Dat blijkt uit het Arbeidsmarkt GedragsOnderzoek (AGO) van Intelligence Group. Afgaande op de cijfers lijkt het erop dat Engelstalige vacatures een behoorlijke drempel opwerpen. Van de 1.364 ondervraagden geeft 45 procent aan minder snel geneigd te zijn om vacatures te lezen als die in het Engels zijn, 44 procent is minder snel geneigd te solliciteren. Verder zegt 29 procent dat Engelstalige vacatures hen afschrikken. Hoogopgeleiden hebben minder moeite met de Engelse taal. Desondanks haakt nog altijd 29 procent van hen af bij het zien van Engelstalige vacatures. Op 22 procent van de hoogopgeleiden hebben Engelstalige vacatures een afschrikkende werking.
Verschil HBO-WO Interessant is het verschil tussen HBO-ers en WO-ers. Laatstgenoemde groep is veel minder negatief. Slechts negentien procent van hen geeft aan minder snel geneigd te zijn een vacature te lezen als die in het Engels geschreven, tegen 31 procent van de HBO-ers. Daarnaast zegt 27 procent van de HBO-geschoolden dat Engelstalige vacatures hen afschrikken.

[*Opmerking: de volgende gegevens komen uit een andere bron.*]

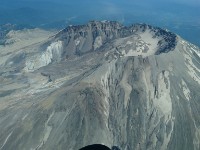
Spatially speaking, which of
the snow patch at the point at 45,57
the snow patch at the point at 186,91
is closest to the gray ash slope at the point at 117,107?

Bij universitair geschoolden is dat slechts tien procent.
Werkgevers laten arbeidspotentieel links liggen
Deze percentages lijken niet schokkend, maar de feitelijke conclusie is: werkgevers laten ongeveer een kwart van het hoogopgeleide arbeidspotentieel links liggen door (onnodig) Engels taalgebruik. De vraag die daarbij omhoog komt is: waarom doen werkgevers dit? Wellicht trachten zij high potentials meer aan te spreken. In de ogen van de ondervraagden is dit echter niet zo. Slechts elf procent van de hoogopgeleiden vindt dat Engelstalige vacatures alleen bedoeld zijn voor de allerbeste kandidaten.